Pastors all over the world are divided. That is a given. I mean that with far more grace than black and white type on a blog can convey. Having said that, I’m pleased to see a non-biased review of William Paul Young’s book The Shack in a Lutheran Magazine.
Mainline Protestant churches can be a little biased, so for me to see us step out a little and acknowledge the good along side of the “what we disagree with” is a blessing.
The author of this review is LCMS pastor, Rev. Steven B. Borst from Riverside, California. He surprised me by not just hacking the book, like many are doing these days, but rather embracing both the good and the questionable pointing out a major plus in this book.
According to Pastor Borst, “The Shack deals with life under the cross and is not afraid to venture into the deep mysteries of faith.”
We live life under the cross. Life is messy. It is complex. And sometimes, life hurts. And like William Young, or even his main character Mack, we live in a fallen world where losing our innocence, hope, and faith is a part of this life. Hopefully, in time, we find ourselves facing that empty shack, that place where sorrow and hope meet and we find God waiting for us.

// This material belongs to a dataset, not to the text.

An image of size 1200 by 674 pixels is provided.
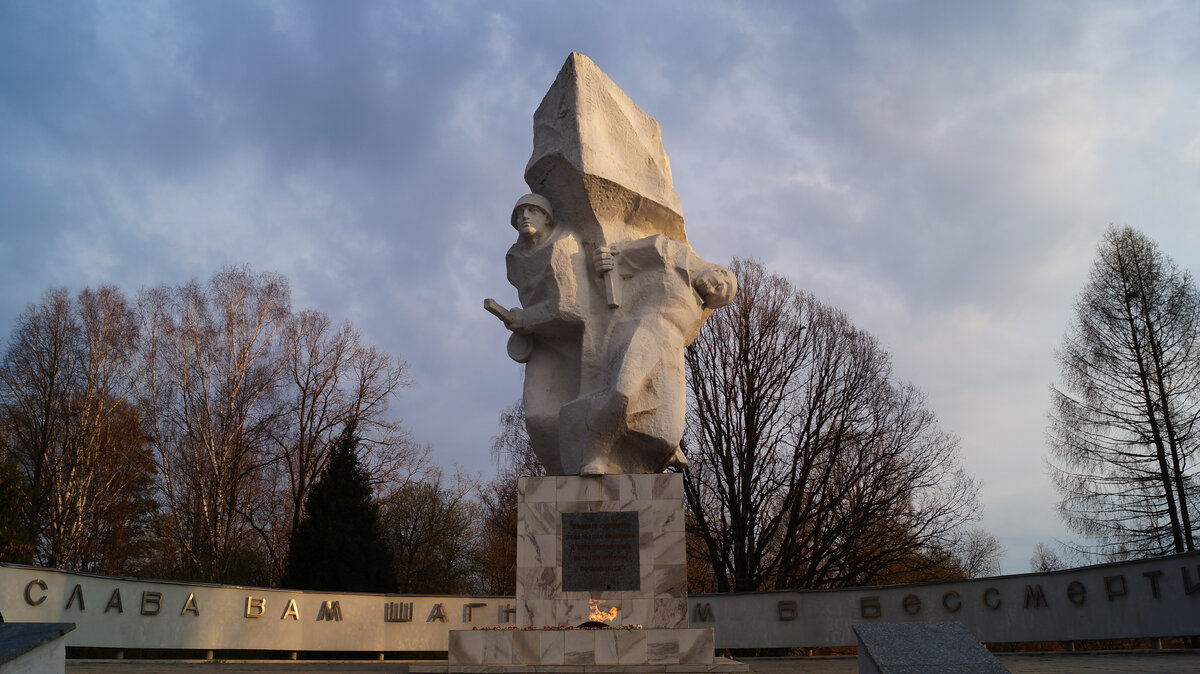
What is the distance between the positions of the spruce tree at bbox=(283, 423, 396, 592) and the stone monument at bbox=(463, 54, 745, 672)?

My only question in the review was the author’s suggestion that William Young have sought out clergy who could have helped him with his “doctrinal problems.” Sounds easy and is good advice to be sure. My only problem with that is pastors and Christians, as a whole, don’t always agree on doctrine even within their own denominations. Case in point: I spent three years working along side three very gifted pastors not too long ago, we even had a vicar my last year there. I can remember countless times when I would ask doctrinal questions, during devotions, and I would get four different answers from these men. If I had not been taught how to study the Bible Inductively, (By my former pastor and his wife) that would have seriously confused me. Instead, I walk away from those encounters both amused and deeply convicted that I need to study deeper to seek God’s answers and not just man’s interpretation. Ponder the pastoral wisdom and answers yes, and then match it against God’s true word. Every teacher makes mistakes – God’s Word, however, is inerrant. And no teacher is in place of the Holy Spirit and that includes me.
My question to Pastor Borst would be, “Who should William have asked?” Maybe he did ask and got conflicting answers like I do so many times, or maybe he simply wrote this as fiction and not as anything more.
My question to you dear readers – is who do you ask? And what do you do if you get conflicting answers?